Aan Sagita, warga sekampung Samini, mengatakan, alat berat semula ada 17 unit, tinggal satu di dekat lokasi eksekusi.

Puluhan pasukan TNI bersenjata lengkap yang sempat berada di lokasi pun sudah tarik mundur. Sejumlah aparat kepolisian berpakaian lengkap masih berada di lokasi untuk menjaga keamanan dan ketertiban. 

Sebagian bersiap-siap memasang tenda, karena jajaran dari Polres Labuhan Batu mengajak kelompok tani yang tengah berkonflik dengan perusahaan SMART berbuka puasa bersama.

Aan bilang, surat resmi dari pengadilan ihwal rencana penundaan eksekusi memang belum ada. Namun, dia berharap proses itu tidak terjadi. Masyarakat, katanya, akan berjuang mempertahankan hak mereka akan tanah dan tempat tinggalnya.

Aparat kepolisian, katanya, mengumpulkan warga dan memberitahukan pembatalan eksekusi pada Rabu (5/3/25) malam. Sebagai gantinya, kepolisian mengajak masyarakat berbuka puasa dan makan malam dengan jajaran Polres Labuhan Batu.

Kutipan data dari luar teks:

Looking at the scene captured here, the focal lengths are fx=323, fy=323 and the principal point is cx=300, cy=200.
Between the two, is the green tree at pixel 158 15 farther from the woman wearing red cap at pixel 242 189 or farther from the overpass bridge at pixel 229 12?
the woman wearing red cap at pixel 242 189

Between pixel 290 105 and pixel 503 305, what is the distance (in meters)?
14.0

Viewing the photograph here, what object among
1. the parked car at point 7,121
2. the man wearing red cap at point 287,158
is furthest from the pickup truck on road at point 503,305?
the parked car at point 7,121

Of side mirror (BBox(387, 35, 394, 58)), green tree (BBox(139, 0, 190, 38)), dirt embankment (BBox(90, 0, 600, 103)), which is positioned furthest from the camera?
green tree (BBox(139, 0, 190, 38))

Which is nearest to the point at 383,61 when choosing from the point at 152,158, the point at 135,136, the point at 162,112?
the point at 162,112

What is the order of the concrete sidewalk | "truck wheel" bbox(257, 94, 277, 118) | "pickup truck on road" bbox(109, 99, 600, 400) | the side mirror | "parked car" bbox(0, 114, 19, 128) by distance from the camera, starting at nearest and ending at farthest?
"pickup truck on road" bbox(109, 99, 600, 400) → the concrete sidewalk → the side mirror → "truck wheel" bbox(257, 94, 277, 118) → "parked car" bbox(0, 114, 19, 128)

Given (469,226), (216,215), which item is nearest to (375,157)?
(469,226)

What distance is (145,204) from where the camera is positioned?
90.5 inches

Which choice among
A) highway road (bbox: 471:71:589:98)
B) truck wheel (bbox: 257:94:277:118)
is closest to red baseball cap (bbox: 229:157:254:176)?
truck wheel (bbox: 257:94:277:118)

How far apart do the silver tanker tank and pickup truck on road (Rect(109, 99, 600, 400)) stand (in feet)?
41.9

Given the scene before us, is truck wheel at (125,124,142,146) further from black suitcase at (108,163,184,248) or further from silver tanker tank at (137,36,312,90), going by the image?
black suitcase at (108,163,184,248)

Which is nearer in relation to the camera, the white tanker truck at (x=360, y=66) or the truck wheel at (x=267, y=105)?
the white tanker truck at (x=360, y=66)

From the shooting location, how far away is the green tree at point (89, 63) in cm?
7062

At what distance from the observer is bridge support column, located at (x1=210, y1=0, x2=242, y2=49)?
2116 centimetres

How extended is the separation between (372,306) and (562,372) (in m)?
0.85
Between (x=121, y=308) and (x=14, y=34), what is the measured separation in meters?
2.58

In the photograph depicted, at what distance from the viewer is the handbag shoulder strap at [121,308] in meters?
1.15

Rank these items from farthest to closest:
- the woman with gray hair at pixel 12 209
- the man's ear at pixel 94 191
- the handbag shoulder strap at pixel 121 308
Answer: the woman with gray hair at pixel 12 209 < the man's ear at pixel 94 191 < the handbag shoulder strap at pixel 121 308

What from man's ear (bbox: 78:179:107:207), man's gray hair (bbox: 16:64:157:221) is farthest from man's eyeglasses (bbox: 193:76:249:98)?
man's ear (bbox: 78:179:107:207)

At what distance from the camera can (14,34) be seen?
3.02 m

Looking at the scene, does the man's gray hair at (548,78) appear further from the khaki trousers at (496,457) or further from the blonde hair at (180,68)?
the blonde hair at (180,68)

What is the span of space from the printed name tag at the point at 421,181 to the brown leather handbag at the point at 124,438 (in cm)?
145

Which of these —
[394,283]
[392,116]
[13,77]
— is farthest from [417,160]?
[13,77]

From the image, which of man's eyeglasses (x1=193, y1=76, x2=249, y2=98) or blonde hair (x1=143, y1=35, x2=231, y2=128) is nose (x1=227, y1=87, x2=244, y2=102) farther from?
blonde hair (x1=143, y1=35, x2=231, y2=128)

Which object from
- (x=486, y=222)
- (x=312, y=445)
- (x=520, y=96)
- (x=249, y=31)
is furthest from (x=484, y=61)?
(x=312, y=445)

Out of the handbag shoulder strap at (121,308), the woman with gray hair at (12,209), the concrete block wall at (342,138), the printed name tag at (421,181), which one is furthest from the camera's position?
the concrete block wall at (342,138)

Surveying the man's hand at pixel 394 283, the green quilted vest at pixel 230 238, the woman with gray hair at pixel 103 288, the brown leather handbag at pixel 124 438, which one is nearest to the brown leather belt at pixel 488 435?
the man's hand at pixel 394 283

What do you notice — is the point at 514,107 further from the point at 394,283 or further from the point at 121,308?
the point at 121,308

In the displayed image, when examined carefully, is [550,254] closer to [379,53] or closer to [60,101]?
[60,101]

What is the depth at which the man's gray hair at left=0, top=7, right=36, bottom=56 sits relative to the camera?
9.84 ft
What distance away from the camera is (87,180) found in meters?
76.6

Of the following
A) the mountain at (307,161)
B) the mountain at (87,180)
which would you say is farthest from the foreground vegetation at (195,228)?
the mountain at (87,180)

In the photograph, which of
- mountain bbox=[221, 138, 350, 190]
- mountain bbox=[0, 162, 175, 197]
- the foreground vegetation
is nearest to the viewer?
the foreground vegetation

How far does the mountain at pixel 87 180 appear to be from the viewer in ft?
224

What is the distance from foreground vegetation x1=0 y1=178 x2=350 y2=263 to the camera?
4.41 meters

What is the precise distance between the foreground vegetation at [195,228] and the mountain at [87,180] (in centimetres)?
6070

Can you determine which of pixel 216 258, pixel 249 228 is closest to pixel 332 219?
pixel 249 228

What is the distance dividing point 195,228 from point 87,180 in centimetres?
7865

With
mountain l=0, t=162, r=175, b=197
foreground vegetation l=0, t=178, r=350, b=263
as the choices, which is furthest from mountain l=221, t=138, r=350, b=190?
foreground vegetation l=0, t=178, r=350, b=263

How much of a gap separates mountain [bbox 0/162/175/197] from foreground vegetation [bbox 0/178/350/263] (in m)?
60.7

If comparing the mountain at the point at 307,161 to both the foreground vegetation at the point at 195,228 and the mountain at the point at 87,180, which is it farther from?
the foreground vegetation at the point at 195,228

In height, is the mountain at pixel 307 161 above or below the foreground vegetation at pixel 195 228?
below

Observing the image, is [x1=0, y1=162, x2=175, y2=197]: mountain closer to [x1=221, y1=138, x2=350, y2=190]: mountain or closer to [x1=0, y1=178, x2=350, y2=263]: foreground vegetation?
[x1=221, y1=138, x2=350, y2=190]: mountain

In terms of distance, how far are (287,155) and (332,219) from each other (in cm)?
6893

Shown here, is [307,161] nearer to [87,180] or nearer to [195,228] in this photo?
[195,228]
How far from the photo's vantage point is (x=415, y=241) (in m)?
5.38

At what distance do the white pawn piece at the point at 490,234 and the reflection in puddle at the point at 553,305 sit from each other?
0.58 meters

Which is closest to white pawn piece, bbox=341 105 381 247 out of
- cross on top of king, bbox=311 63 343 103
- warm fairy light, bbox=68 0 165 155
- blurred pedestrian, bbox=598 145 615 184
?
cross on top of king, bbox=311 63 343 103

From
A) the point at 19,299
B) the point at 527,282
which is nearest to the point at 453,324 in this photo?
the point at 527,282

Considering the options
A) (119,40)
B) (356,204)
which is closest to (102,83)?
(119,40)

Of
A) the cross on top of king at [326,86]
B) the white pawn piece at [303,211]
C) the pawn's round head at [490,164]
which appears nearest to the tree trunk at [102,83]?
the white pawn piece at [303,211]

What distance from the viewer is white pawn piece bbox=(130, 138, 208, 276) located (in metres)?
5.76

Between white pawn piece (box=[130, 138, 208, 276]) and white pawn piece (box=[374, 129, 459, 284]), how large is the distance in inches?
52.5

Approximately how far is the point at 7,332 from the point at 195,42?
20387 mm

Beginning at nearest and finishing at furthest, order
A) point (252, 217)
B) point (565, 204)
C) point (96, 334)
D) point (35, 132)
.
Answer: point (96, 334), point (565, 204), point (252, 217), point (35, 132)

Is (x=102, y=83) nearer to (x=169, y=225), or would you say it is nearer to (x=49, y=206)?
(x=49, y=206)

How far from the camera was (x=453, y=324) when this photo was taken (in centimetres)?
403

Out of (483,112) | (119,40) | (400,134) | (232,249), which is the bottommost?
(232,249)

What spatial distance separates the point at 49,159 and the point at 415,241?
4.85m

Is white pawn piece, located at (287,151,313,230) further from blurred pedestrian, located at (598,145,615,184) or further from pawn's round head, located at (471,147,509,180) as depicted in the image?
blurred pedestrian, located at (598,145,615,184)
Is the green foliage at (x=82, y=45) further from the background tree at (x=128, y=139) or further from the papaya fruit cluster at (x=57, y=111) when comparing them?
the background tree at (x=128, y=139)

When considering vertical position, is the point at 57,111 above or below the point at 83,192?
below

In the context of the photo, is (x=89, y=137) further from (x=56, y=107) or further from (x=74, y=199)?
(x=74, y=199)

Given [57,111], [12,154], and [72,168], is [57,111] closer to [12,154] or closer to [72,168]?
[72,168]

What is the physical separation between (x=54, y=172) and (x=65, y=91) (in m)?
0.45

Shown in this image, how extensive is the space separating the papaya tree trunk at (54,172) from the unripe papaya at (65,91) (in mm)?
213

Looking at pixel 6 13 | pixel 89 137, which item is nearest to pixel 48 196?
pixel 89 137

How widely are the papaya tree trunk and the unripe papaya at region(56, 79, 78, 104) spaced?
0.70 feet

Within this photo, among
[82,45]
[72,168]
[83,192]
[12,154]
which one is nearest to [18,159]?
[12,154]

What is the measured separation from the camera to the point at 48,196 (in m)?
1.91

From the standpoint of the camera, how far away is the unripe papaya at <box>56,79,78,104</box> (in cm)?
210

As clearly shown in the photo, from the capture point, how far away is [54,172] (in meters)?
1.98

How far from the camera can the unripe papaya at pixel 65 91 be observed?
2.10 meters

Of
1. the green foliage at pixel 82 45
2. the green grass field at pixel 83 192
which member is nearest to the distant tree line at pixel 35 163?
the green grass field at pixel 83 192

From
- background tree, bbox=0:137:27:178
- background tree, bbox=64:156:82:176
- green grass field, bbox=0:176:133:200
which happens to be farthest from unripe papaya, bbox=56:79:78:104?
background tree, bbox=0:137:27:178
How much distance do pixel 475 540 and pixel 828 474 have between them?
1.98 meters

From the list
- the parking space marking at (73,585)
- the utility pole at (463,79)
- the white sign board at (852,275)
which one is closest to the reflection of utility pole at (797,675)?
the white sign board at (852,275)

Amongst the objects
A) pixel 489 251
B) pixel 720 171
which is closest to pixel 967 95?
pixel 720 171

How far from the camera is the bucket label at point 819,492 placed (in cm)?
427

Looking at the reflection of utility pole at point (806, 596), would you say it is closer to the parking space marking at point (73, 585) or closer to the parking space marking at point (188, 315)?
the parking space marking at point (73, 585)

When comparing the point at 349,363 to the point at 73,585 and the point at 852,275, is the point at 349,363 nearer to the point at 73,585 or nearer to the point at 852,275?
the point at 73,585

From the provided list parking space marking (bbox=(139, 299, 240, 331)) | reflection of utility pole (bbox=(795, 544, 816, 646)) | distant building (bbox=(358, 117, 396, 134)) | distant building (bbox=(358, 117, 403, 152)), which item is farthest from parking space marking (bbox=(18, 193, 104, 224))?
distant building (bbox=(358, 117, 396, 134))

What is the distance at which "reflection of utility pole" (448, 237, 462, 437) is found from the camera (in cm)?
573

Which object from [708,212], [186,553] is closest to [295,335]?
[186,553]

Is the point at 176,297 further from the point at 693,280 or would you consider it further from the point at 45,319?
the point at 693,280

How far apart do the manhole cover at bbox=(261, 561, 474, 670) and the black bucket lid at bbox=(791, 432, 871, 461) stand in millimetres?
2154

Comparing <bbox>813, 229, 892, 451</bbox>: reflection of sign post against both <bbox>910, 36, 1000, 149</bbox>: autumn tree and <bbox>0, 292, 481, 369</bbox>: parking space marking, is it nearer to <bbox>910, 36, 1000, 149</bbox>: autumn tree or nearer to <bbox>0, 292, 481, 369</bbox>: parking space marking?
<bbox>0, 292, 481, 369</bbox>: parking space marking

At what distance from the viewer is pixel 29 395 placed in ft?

“Kami menolak tawaran itu dan tetap berjaga-jaga di lokasi eksekusi. Kami tidak tahu apa motif di balik ini, yang jelas kami menolak lahan dan rumah kami digusur dan akan tetap bertahan sampai titik darah penghabisan,” kata Sekretaris  Kelompok Tani Padang Halaban dan Sekitarnya (KTPHS) itu.

Mongabay coba mengonfirmasi Kapolres Labuhan Batu, AKBP Bernard Malau, melalui telepon dan pesan singkat (WhatsApp) tetapi, tidak ada jawaban.

AKP Parlando Napitupulu, Kapolsek Aek Natas, memastikan tidak ada eksekusi hari itu. “Diganti dengan berbuka puasa serta makan malam bersama,” katanya.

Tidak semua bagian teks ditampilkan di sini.